Nicholson v. Hugh Chatham Memorial Hospital, Inc., 104

Decision Date03 June 1980
Docket NumberNo. 104,104
Citation300 N.C. 295,266 S.E.2d 818
PartiesEunice NICHOLSON v. HUGH CHATHAM MEMORIAL HOSPITAL, INC. and Dr. Richard B. Merlo, M. D.
CourtNorth Carolina Supreme Court

Latham, Wood & Balog by Steve A. Balog, Burlington, for plaintiff-appellant.

Haywood, Denny & Miller by George W. Miller, Jr., Durham, for defendant-appellee Hugh Chatham Memorial Hospital.

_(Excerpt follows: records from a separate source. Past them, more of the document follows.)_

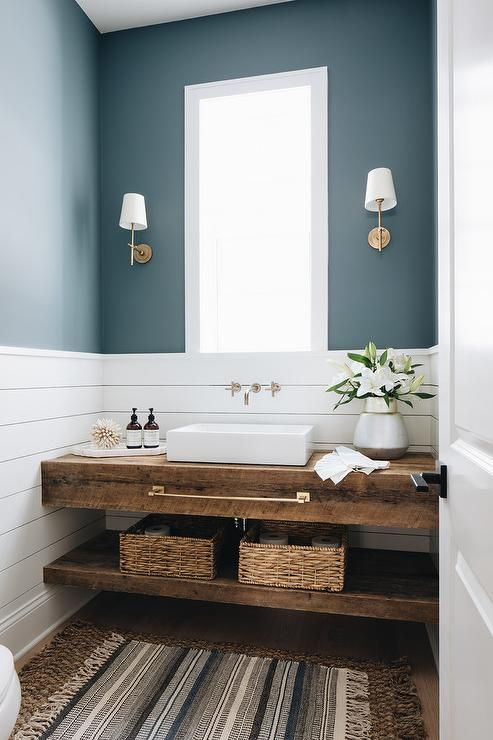 a small powder room with blue and white planked walls, a reclaimed wooden vanity, a square vessel sink and sconces is chic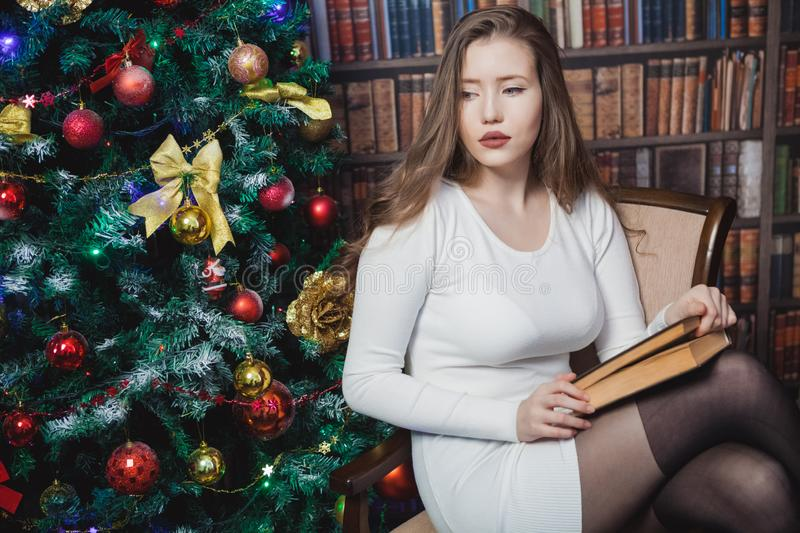 Christmas woman. Happy smiling girl celebrating New Year at Home. royalty free stock photos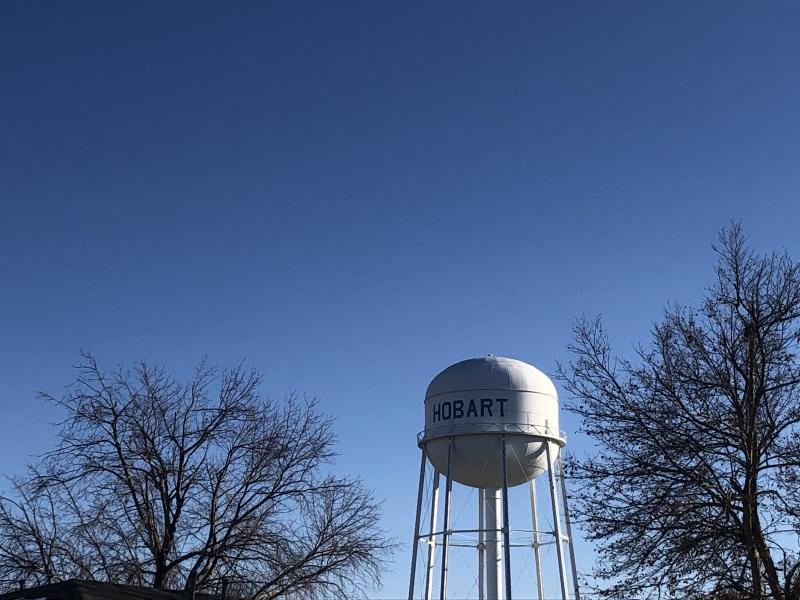 A water tower with the name Hobart against a blue sky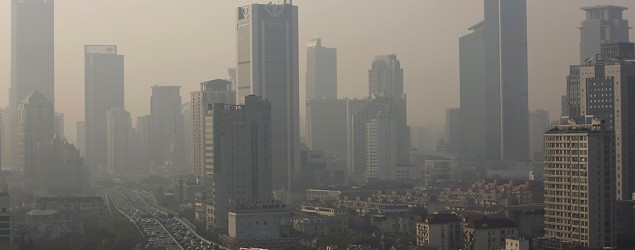 Buildings and cars are seen in the haze in downtown Shanghai on Dec. 2, 2013. (Aly Song/Reuters)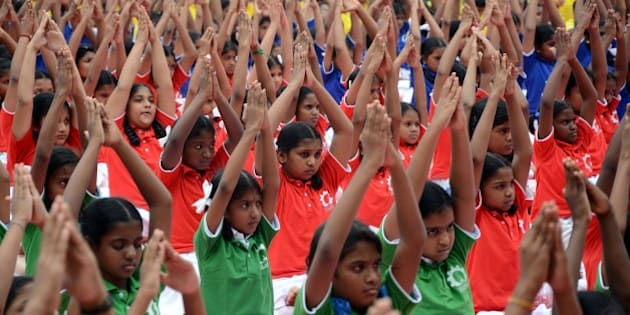 Indian schoolchildren take part in a yoga programme in Chennai on June 19, 2015, ahead of International Yoga Day on June 21.  Preparations in India have been gathering pace since the UN agreed to the day, with schools, military barracks and even jails encouraged to participate in their own sessions. AFP PHOTO/STR        (Photo credit should read STRDEL/AFP/Getty Images)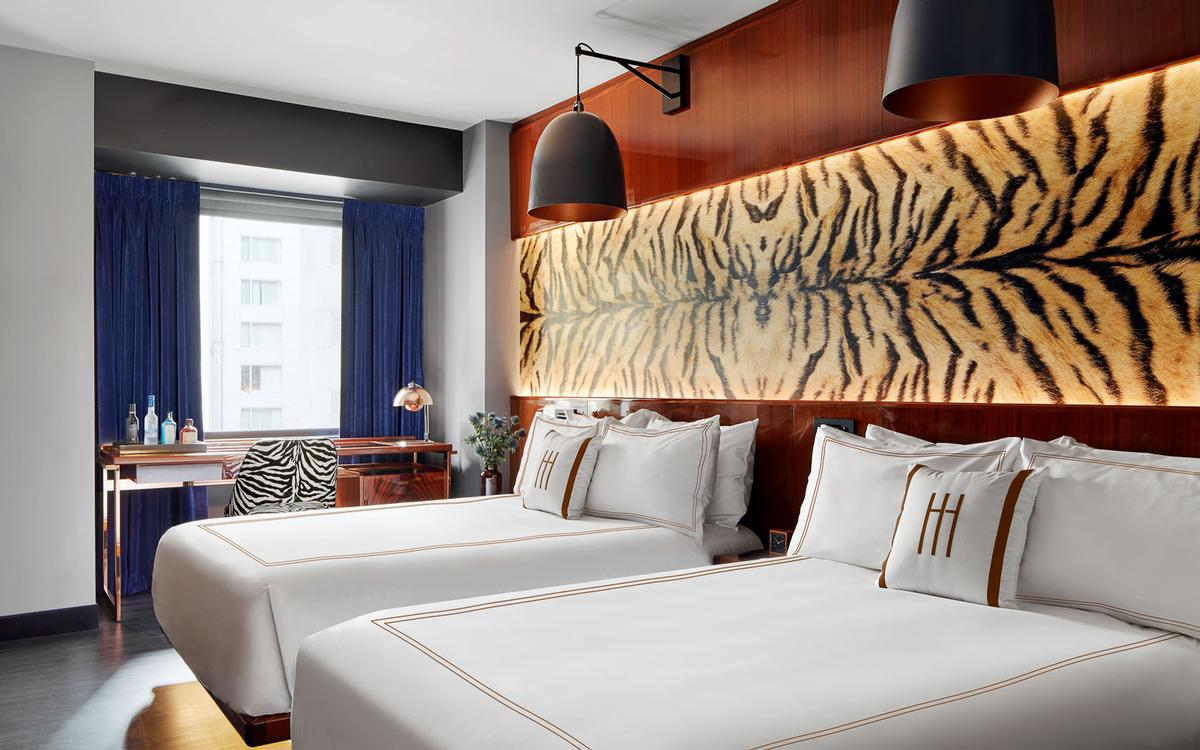 Guestrooms feature a number of faux animal skin furnishings. / Courtesy of Marcello Pozzi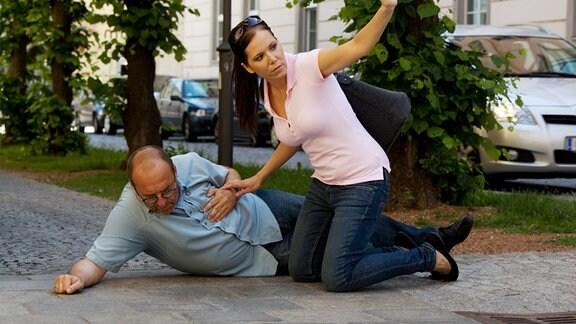 Ein Mann liegt mit Schmerzen auf der Straße und eine Frau hilft ihm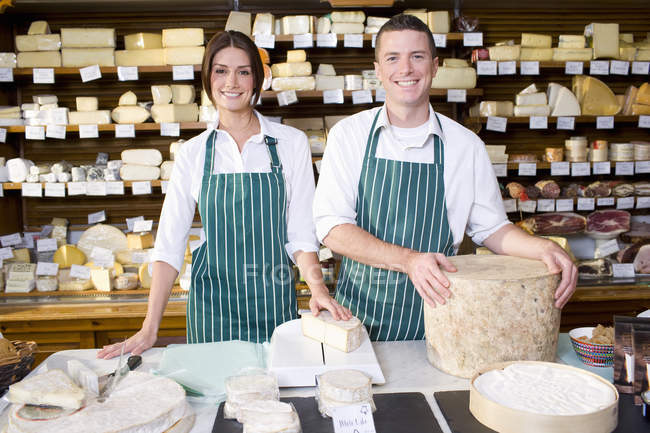 Portrait of smiling salespeople posingat counter with cheese in cheese shop — Stock Photo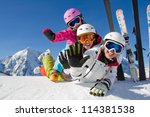 Winter, ski, snow and fun  - family enjoying ski holiday - stock photo
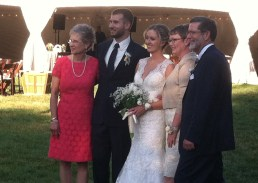 mom of groom, parents of bride with the couple photo courtesy of marcia hester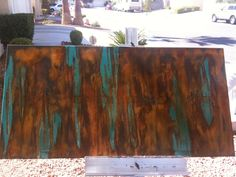 Rust activated paint on canvas that my wife did.......  it was a lot easier than you could imagine.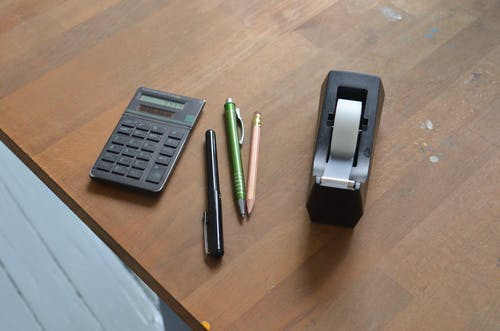 Stationary on brown office table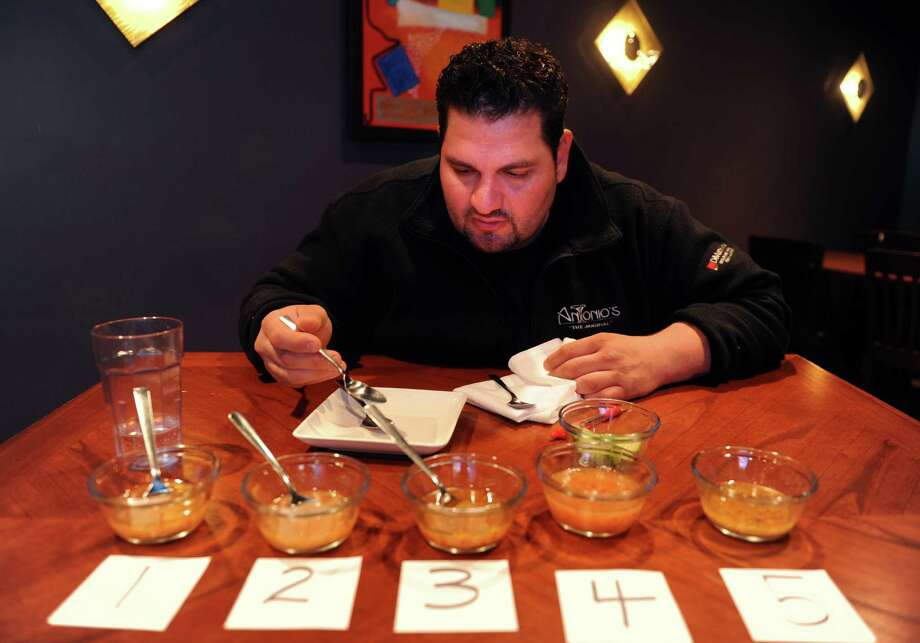 Chef and co-owner, Christian Setaro, tests five samples of bottled Italian salad dressing at his restaurant, Antonio's Friday, May 11, 2012.  Judging was based on appearance, texture and taste. Photo: Autumn Driscoll / Connecticut Post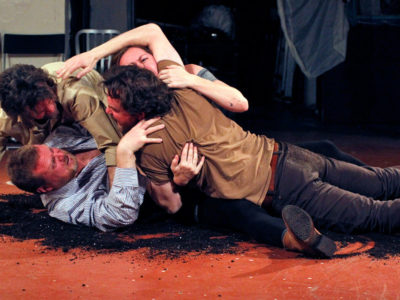 Four actors in a scene on stage: four people wrestle/struggle on a red floor covered in dirt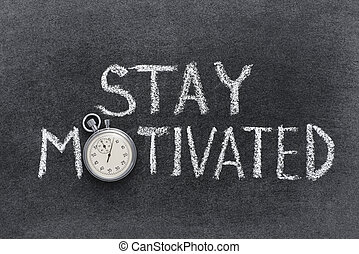 stay motivated phrase handwritten on chalkboard with vintage precise stopwatch used instead of O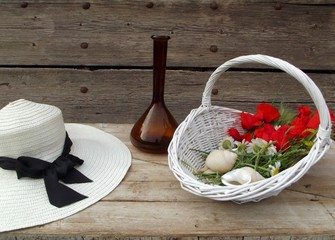still life with poppies and a hat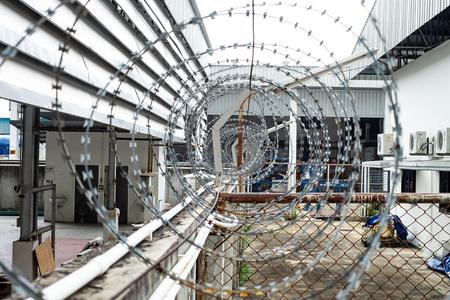 Recinzioni di filo spinato installate sul muro per proteggere l'area dai ladri o impedire la fuga dei prigionieri.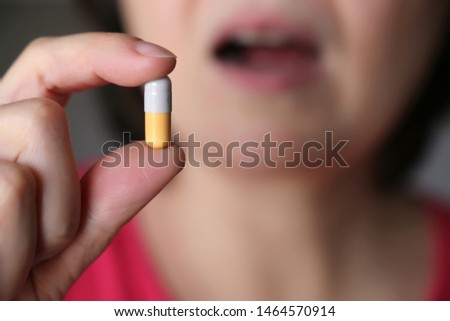 Woman takes a pill, girl putting capsule in open mouth. Sick female taking medicines, painkiller, antibiotic or vitamin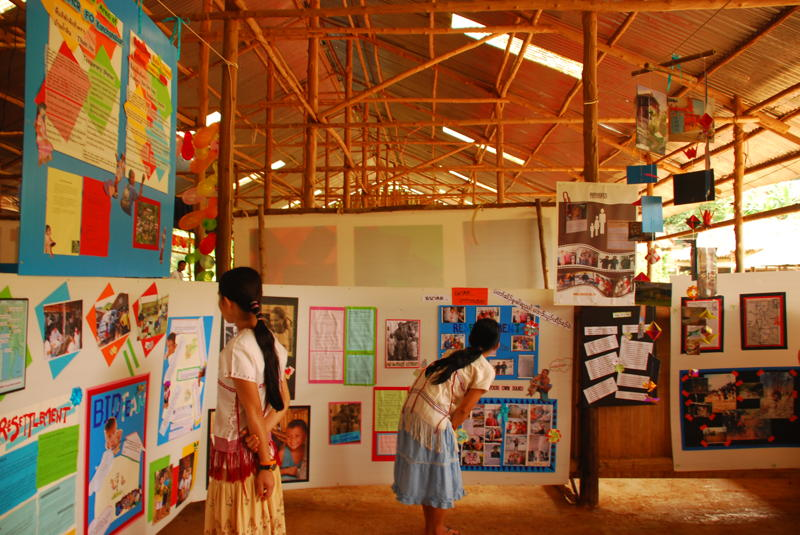 Refugee children learn about child protection from UNHCR exhibition.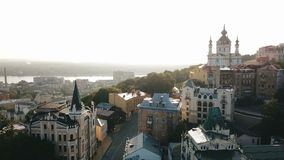 Kiev Ukraine aeriel drone view to Andriyivskyy Descent, Podil, St.Andrew`s Church, river Dnepr. Beautiful sunrise. Kiev Kiyv Ukraine aeriel drone view to stock footage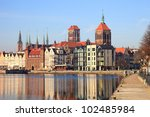 Motlawa river with city skyline in the background of Gdansk, Poland. - stock photo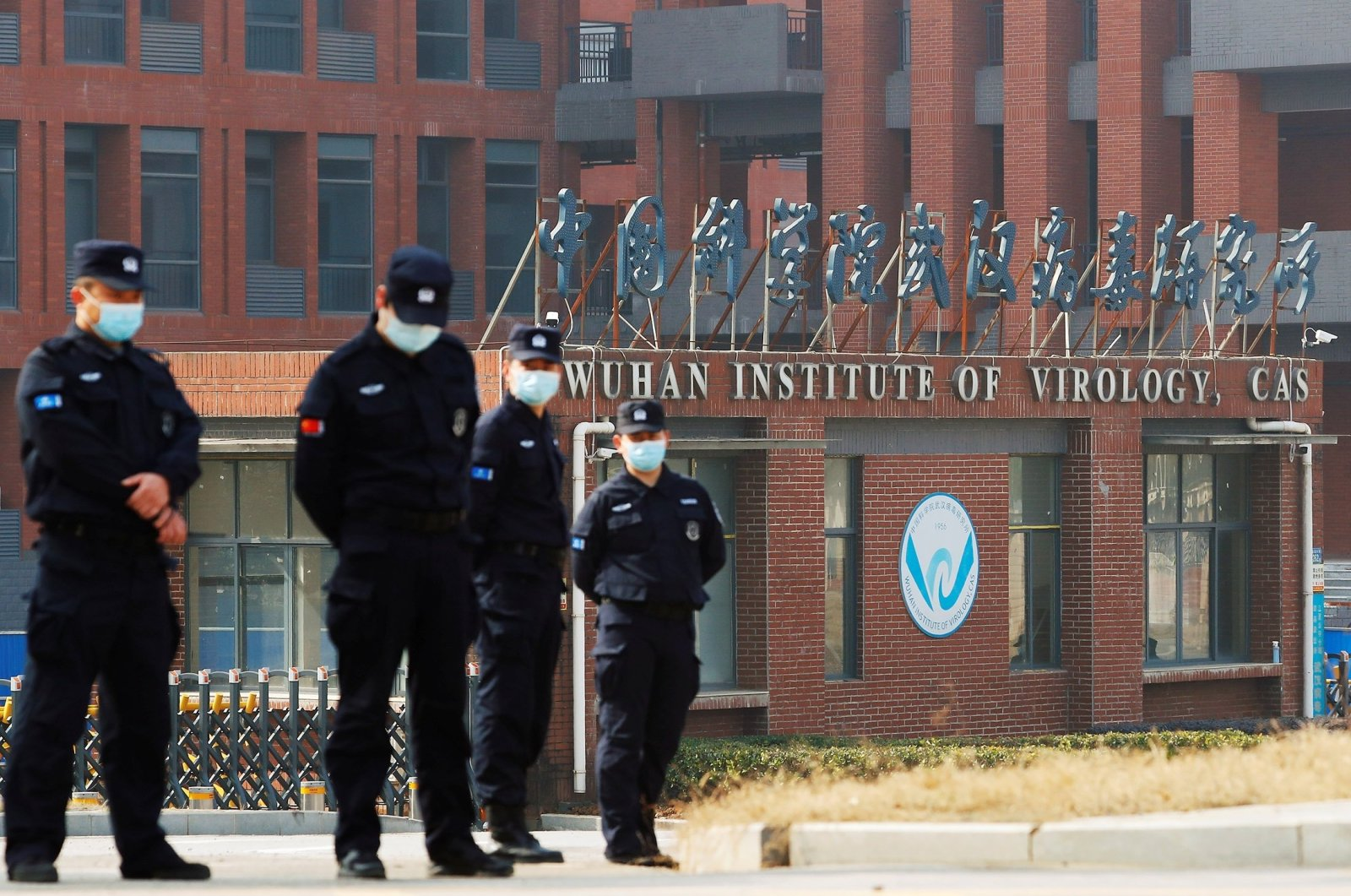 Security personnel keep watch outside Wuhan Institute of Virology during a visit by a World Health Organization (WHO) team tasked with investigating the origins of the COVID-19 disease, in Wuhan, Hubei province, China on Feb. 3, 2021.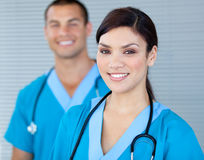 Bright female doctor looking at the camera Stock Photos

Henson & Donahue by Perry C. Hensen, Greensboro, for defendant-appellee Dr. Richard B. Merlo.

CARLTON, Justice.

Plaintiff presents the sole question whether under the law of North Carolina a wife has a cause of action for loss of consortium resulting from a negligent injury to her husband. The Court of Appeals correctly recognized the historical and common law rule in North Carolina and answered no. For reasons stated below, we reverse.

I.

At common law, consortium embraced those marital rights a husband had in respect to his wife. 2 R. Lee, North Carolina Family Law § 205 (3d ed. 1963); Prosser, Law of Torts § 125 (4th ed. 1971); Note: Torts Recognition of Wife's Right to Husband's Consortium, 47 N.C.L.Rev. 1006 (1969). Precisely what those rights were, however, has been open to various interpretations, see, e. g., Lee, supra at § 205 and authority cited therein; Note: The Case of the Lonely Nurse: The Wife's Action for Loss of Consortium, 18 West.Res.L.Rev. 621 (1967), and the term has been defined "sometimes in terms enormously complex as the judges followed the habit of lawyers of never using one word where two may be employed." Montgomery v. Stephan, 359 Mich. 33, 35, 101 N.W.2d 227, 228 (1960). Certainly, at common law the husband's action for loss of his wife's consortium was based on the understanding that his legal obligation to support his wife was balanced by her obligation to serve him. Note: The Case of the Lonely Nurse, supra at 622; Harper & Skolnick, Problems of the Family 11 (1962). This definition has been amended in other jurisdictions, however, so that the essence of consortium today has become the mutual right of a husband and wife to the society, companionship, comfort and affection of one another. Hitaffer v. Argonne Company, 183 F.2d 811 (D.C.Cir.), cert. denied, 340 U.S. 852, 71 S.Ct. 80, 95 L.Ed. 624 (1950); overruled on other grounds, Smither & Company, Inc. v. Coles, 242 F.2d 220, cert. denied, 354 U.S. 914, 77 S.Ct. 1299, 1 L.Ed.2d 1429 (1957). Unquestionably, this society and companionship includes a sexual component. Cf. Deems v. Western Maryland Railway Co., 247 Md. 95, 231 A.2d 514 (1967) (Consortium includes sexual relations); Ekalo v. Constructive Service Corporation of America, 46 N.J. 82, 215 A.2d 1 (1965) (Compensation for impotent husband is a measure of loss of consortium); Note: 47 N.C.L.Rev. 1006, supra (Three most prominent elements in the consortium interest are "services, sexual intercourse and general companionship").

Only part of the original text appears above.